» **DIRECTIONS**
Turn the rows below into a JSON list of strings, with one string per line and no entries for blank lines. Don't include the pictures.

» **EXERCISE MATERIALS**
>> BEGIN

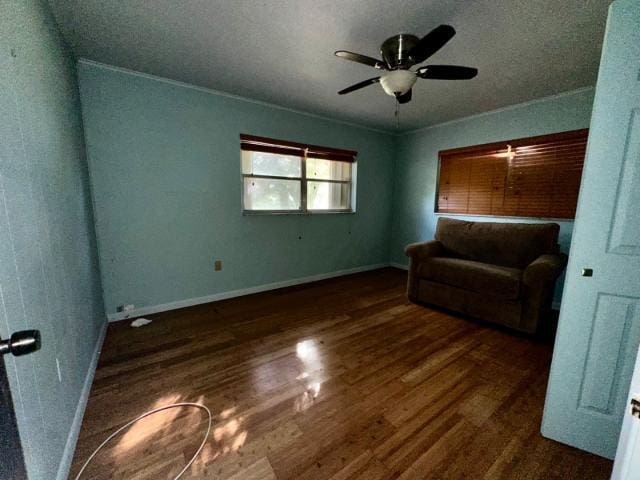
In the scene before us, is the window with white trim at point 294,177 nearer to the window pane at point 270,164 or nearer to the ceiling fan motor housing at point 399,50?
the window pane at point 270,164

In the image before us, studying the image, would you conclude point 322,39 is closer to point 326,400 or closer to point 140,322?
point 326,400

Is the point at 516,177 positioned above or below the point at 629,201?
above

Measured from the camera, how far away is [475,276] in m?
2.54

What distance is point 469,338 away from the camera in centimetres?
228

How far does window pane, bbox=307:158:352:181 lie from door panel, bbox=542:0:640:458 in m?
2.93

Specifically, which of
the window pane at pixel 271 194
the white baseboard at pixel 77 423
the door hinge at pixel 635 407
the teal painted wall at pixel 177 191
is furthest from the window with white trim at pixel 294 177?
the door hinge at pixel 635 407

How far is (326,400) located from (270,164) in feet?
9.00

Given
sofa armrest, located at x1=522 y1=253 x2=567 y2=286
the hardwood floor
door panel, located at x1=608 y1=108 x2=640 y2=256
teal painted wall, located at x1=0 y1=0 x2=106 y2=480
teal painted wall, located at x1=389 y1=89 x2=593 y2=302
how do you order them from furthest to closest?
teal painted wall, located at x1=389 y1=89 x2=593 y2=302 < sofa armrest, located at x1=522 y1=253 x2=567 y2=286 < the hardwood floor < door panel, located at x1=608 y1=108 x2=640 y2=256 < teal painted wall, located at x1=0 y1=0 x2=106 y2=480

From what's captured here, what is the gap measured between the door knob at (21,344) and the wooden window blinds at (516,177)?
4000 mm

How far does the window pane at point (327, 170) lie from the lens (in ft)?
12.1

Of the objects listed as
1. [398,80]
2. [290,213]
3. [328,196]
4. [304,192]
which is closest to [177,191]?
[290,213]

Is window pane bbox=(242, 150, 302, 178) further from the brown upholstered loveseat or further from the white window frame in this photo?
the brown upholstered loveseat

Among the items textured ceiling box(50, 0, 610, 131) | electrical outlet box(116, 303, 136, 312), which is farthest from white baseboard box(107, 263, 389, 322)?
textured ceiling box(50, 0, 610, 131)

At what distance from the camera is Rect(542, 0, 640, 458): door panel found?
105 cm
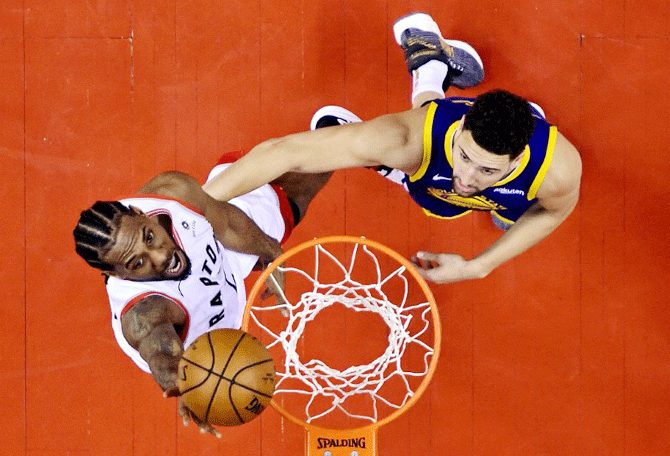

>> END

» **TASK SOLUTION**
[
  "In the scene before us, is the window with white trim at point 294,177 nearer to the window pane at point 270,164 or nearer to the ceiling fan motor housing at point 399,50?",
  "the window pane at point 270,164",
  "In the image before us, studying the image, would you conclude point 322,39 is closer to point 326,400 or closer to point 140,322?",
  "point 326,400",
  "Is the point at 516,177 positioned above or below the point at 629,201?",
  "above",
  "Measured from the camera, how far away is [475,276] in m?",
  "2.54",
  "What distance is point 469,338 away from the camera in centimetres?",
  "228",
  "How far does window pane, bbox=307:158:352:181 lie from door panel, bbox=542:0:640:458 in m?",
  "2.93",
  "Specifically, which of",
  "the window pane at pixel 271 194",
  "the white baseboard at pixel 77 423",
  "the door hinge at pixel 635 407",
  "the teal painted wall at pixel 177 191",
  "is furthest from the window with white trim at pixel 294 177?",
  "the door hinge at pixel 635 407",
  "How far is (326,400) located from (270,164) in feet?",
  "9.00",
  "Given",
  "sofa armrest, located at x1=522 y1=253 x2=567 y2=286",
  "the hardwood floor",
  "door panel, located at x1=608 y1=108 x2=640 y2=256",
  "teal painted wall, located at x1=0 y1=0 x2=106 y2=480",
  "teal painted wall, located at x1=389 y1=89 x2=593 y2=302",
  "how do you order them from furthest to closest?",
  "teal painted wall, located at x1=389 y1=89 x2=593 y2=302 < sofa armrest, located at x1=522 y1=253 x2=567 y2=286 < the hardwood floor < door panel, located at x1=608 y1=108 x2=640 y2=256 < teal painted wall, located at x1=0 y1=0 x2=106 y2=480",
  "From what's captured here, what is the gap measured between the door knob at (21,344) and the wooden window blinds at (516,177)?",
  "4000 mm",
  "How far does the window pane at point (327, 170) lie from the lens (in ft)?",
  "12.1",
  "Of the objects listed as",
  "1. [398,80]",
  "2. [290,213]",
  "3. [328,196]",
  "4. [304,192]",
  "which is closest to [177,191]?",
  "[290,213]",
  "Is window pane bbox=(242, 150, 302, 178) further from the brown upholstered loveseat or further from the white window frame in this photo?",
  "the brown upholstered loveseat",
  "Among the items textured ceiling box(50, 0, 610, 131) | electrical outlet box(116, 303, 136, 312), which is farthest from white baseboard box(107, 263, 389, 322)?",
  "textured ceiling box(50, 0, 610, 131)",
  "At what distance from the camera is Rect(542, 0, 640, 458): door panel found?",
  "105 cm"
]